July 2016 Note Payable to Little Harbor, LLC

 

In July 2016, we issued an unsecured delayed draw promissory note in favor of Little Harbor (“Little Harbor Delayed Draw Note”), pursuant to which Little Harbor loaned us the full approved amount of $4,770 during the year ended December 31, 2016. This note bears interest at an annual rate of 8.5%, with the principal payable at maturity. We issued a warrant into escrow in connection with this loan (see Little Harbor Escrow Warrant in Note 6). This note is unsecured and was scheduled to mature on January 28, 2019; however, in January 2019, the Company and Little Harbor amended this note to extend the maturity to June 30, 2019; then in July 2019, the Company and Little Harbor amended the note to extend the maturity to October 22, 2021.

 

Little Harbor has delivered a deferment letter pursuant to which Little Harbor agreed to defer all payments due under the aforementioned notes held by Little Harbor, through October 22, 2021 and agreed to refrain from declaring a default and/or exercising any remedies under the notes. 

 

Great Harbor Capital LLC

 

Mr. David L. Van Andel, the Chairman of the Company’s Board of Directors, is the owner and principal of Great Harbor Capital LLC. Mr. Mark Bugge, at the time the notes were entered into, was a member of the Company’s Board of Directors and the Secretary of Great Harbor Capital LLC.

 

January 2016 Note Payable to Great Harbor Capital, LLC

 

Pursuant to a January 28, 2016 unsecured promissory note (“January 2016 GH Note”) with Great Harbor Capital, LLC (“GH”), an affiliate of a member of our Board of Directors, GH lent us $2,500. The January 2016 GH Note bears interest at an annual rate of 8.5%, with the principal payable in 24 monthly installments of $104 which payment was to commence on February 28, 2017 but was deferred to August 31, 2019. We issued a warrant into escrow in connection with this loan (see GH Escrow Warrants in Note 6). The original maturity date of the January 2016 GH Note was January 28, 2019; however, on January 23, 2019, the Company and GH amended the January 2016 GH Note to extend the maturity to June 30, 2019, then in July, 2019, the Company and GH amended this note to extend the maturity to October 22, 2021.

◆ What to produce ◆
Write out the notes-payable passage from "Mr. David L." to "Secretary of Great Harbor Capital LLC.", and swap "Secretary" for "Treasurer". The rows are separate material, apart from the notes-payable passage.

◆ Extracted material ◆

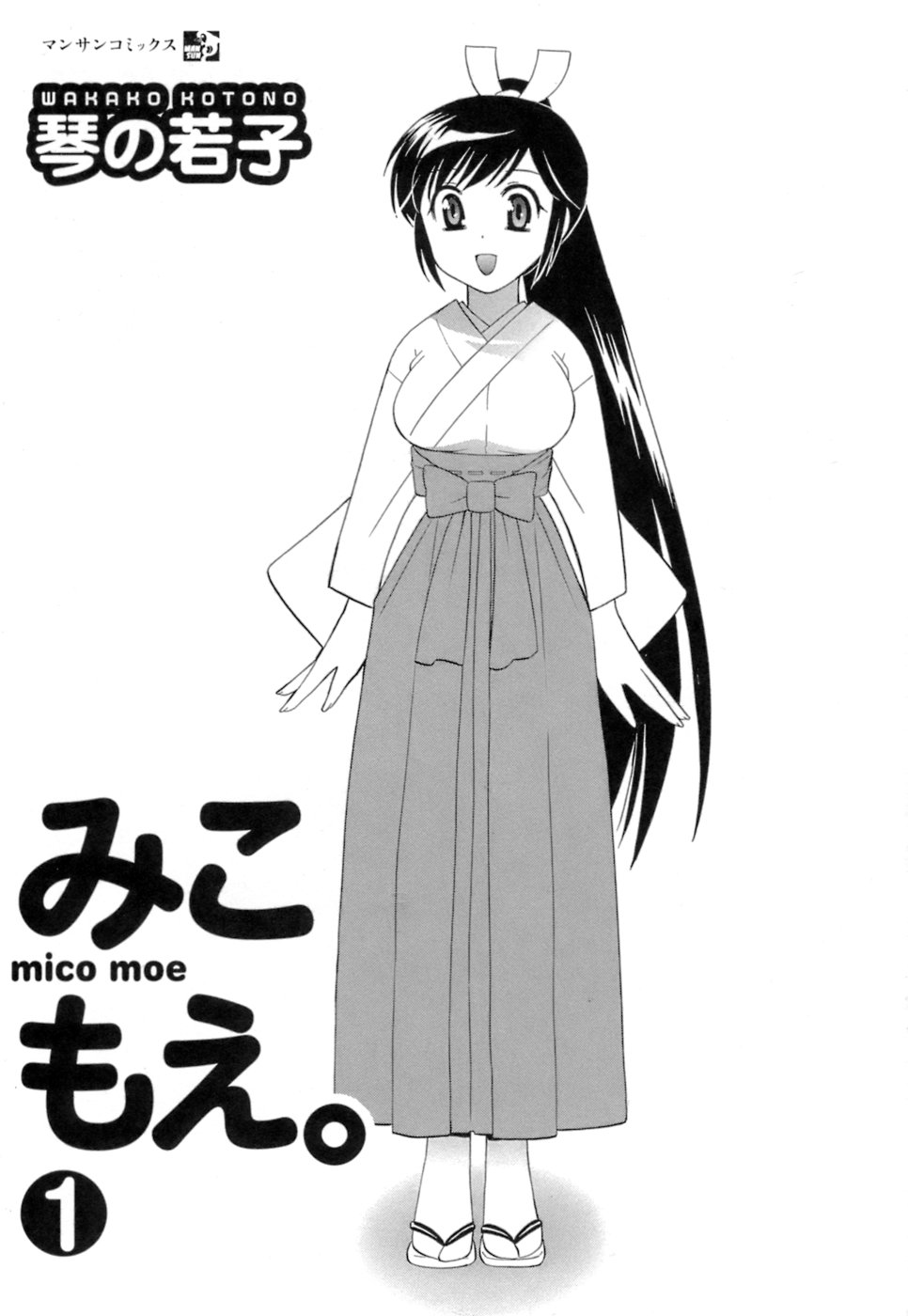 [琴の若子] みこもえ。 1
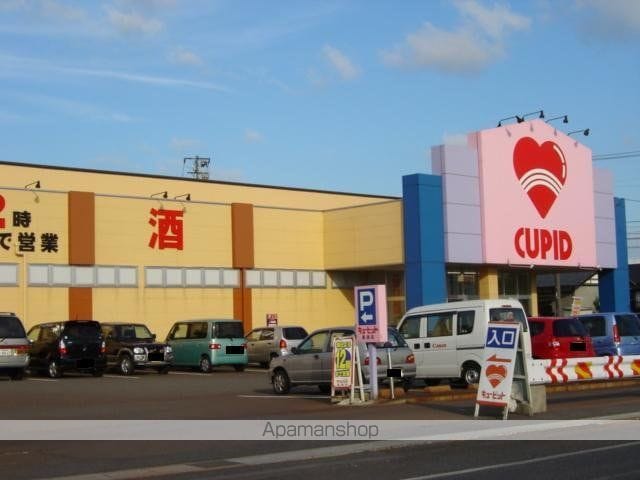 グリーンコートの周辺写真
...
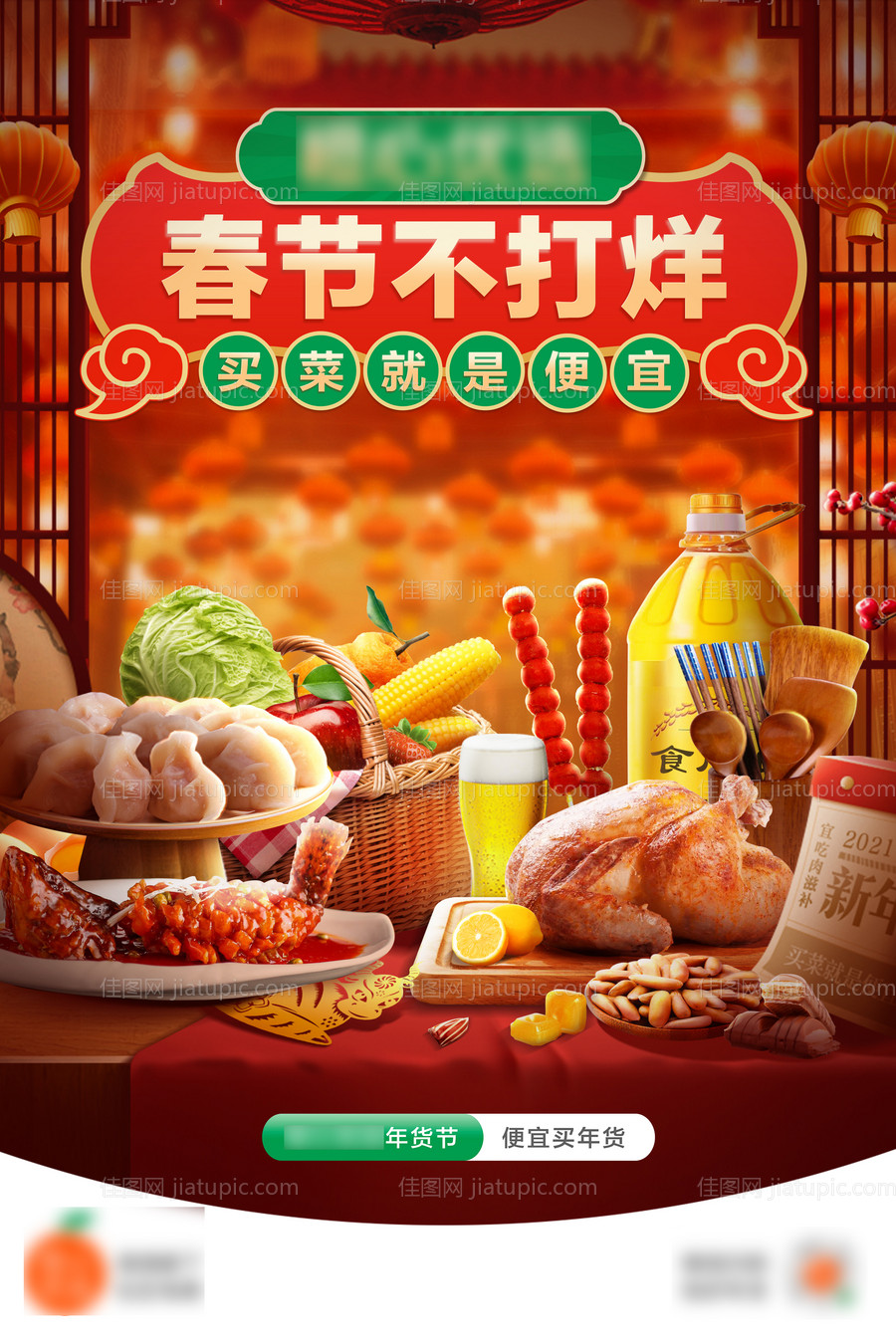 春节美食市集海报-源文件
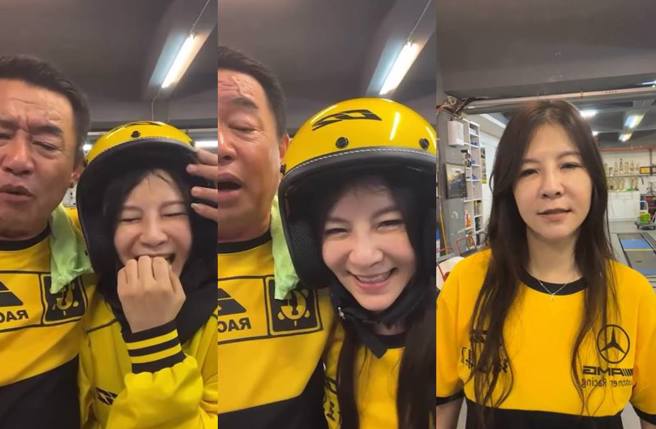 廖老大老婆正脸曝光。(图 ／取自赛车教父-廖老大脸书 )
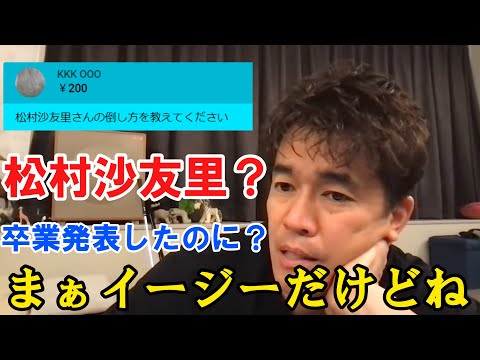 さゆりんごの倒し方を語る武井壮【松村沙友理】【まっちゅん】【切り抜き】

◆ The completed task ◆
Mr. David L. Van Andel, the Chairman of the Company’s Board of Directors, is the owner and principal of Great Harbor Capital LLC. Mr. Mark Bugge, at the time the notes were entered into, was a member of the Company’s Board of Directors and the Treasurer of Great Harbor Capital LLC.